__DO THIS__:
Please copy the C# GeoJSON listing below, from "Random wanderings through" through "feature in neighbourHoods.Features)", inclusive, with no changes.

Random wanderings through Microsoft Azure esp. PaaS plumbing, the IoT bits, AI on Micro controllers, AI on Edge Devices, .NET nanoFramework, .NET Core on *nix and ML.NET+ONNX
using System.Text.Json;
using System.Data;
using System.Data.SqlClient;
using Microsoft.SqlServer.Types;
using Dapper;
string jsonString = File.ReadAllText("your geoJSON file");
using (IDbConnection connection = new SqlConnection("This is not the connection string you are looking for"))
{
connection.Open();
var neighbourHoods = JsonSerializer.Deserialize<GeoJSON.Text.Feature.FeatureCollection>(jsonString)!;
Console.WriteLine($"Features:{neighbourHoods.Features.Count}");
foreach (var feature in neighbourHoods.Features)
{
string neighbourhood = feature.Properties["neighbourhood"].ToString();
Console.WriteLine($"Neightbourhood:{neighbourhood}");
var geometery = (GeoJSON.Text.Geometry.MultiPolygon)feature.Geometry;
var s = new SqlGeographyBuilder();
s.SetSrid(4326);
s.BeginGeography(OpenGisGeographyType.MultiPolygon);
s.BeginGeography(OpenGisGeographyType.Polygon); // A
Console.WriteLine($"Polygon cordinates:{geometery.Coordinates.Count}");
foreach (var coordinates in geometery.Coordinates)
{
//s.BeginGeography(OpenGisGeographyType.Polygon); // B
Console.WriteLine($"Linestring cordinates:{coordinates.Coordinates.Count}");
foreach (var c in coordinates.Coordinates)
{
Console.WriteLine($"Point cordinates:{c.Coordinates.Count}");
s.BeginFigure(c.Coordinates[0].Latitude, c.Coordinates[0].Longitude, null, null);
for (int i = 1; i < c.Coordinates.Count; i++)

__DATASET EXCERPTS__:
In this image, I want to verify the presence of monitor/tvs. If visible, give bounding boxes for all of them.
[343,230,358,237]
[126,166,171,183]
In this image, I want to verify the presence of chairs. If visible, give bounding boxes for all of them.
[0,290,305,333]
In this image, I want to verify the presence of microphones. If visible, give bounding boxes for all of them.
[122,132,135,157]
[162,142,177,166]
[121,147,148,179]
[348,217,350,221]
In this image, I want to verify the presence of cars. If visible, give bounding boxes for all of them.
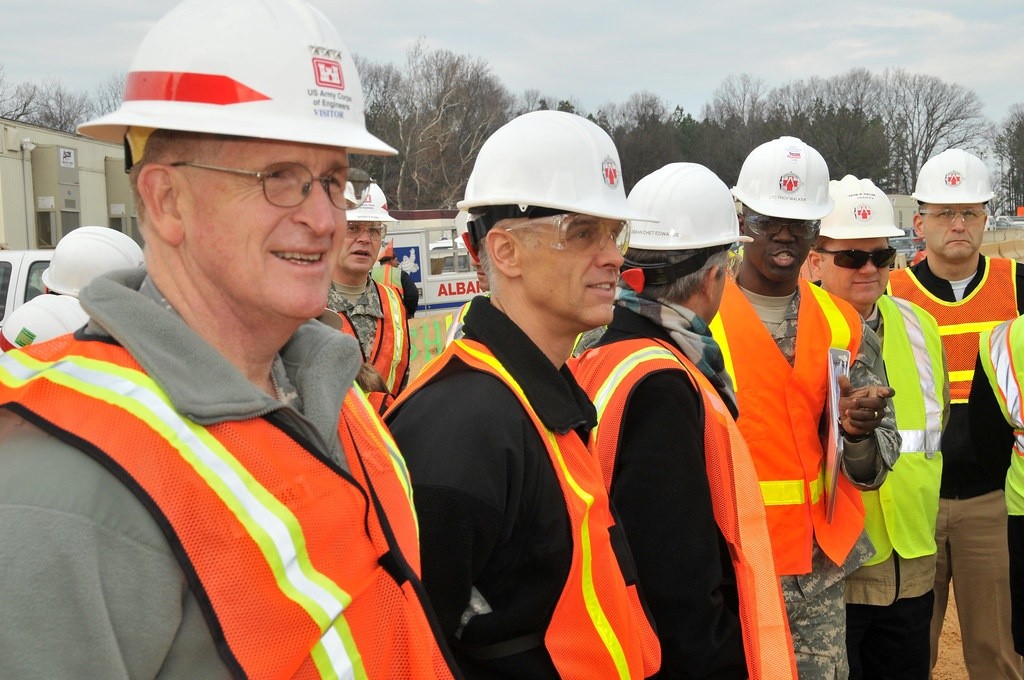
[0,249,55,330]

__TASK ANSWER__:
Random wanderings through Microsoft Azure esp. PaaS plumbing, the IoT bits, AI on Micro controllers, AI on Edge Devices, .NET nanoFramework, .NET Core on *nix and ML.NET+ONNX
using System.Text.Json;
using System.Data;
using System.Data.SqlClient;
using Microsoft.SqlServer.Types;
using Dapper;
string jsonString = File.ReadAllText("your geoJSON file");
using (IDbConnection connection = new SqlConnection("This is not the connection string you are looking for"))
{
connection.Open();
var neighbourHoods = JsonSerializer.Deserialize<GeoJSON.Text.Feature.FeatureCollection>(jsonString)!;
Console.WriteLine($"Features:{neighbourHoods.Features.Count}");
foreach (var feature in neighbourHoods.Features)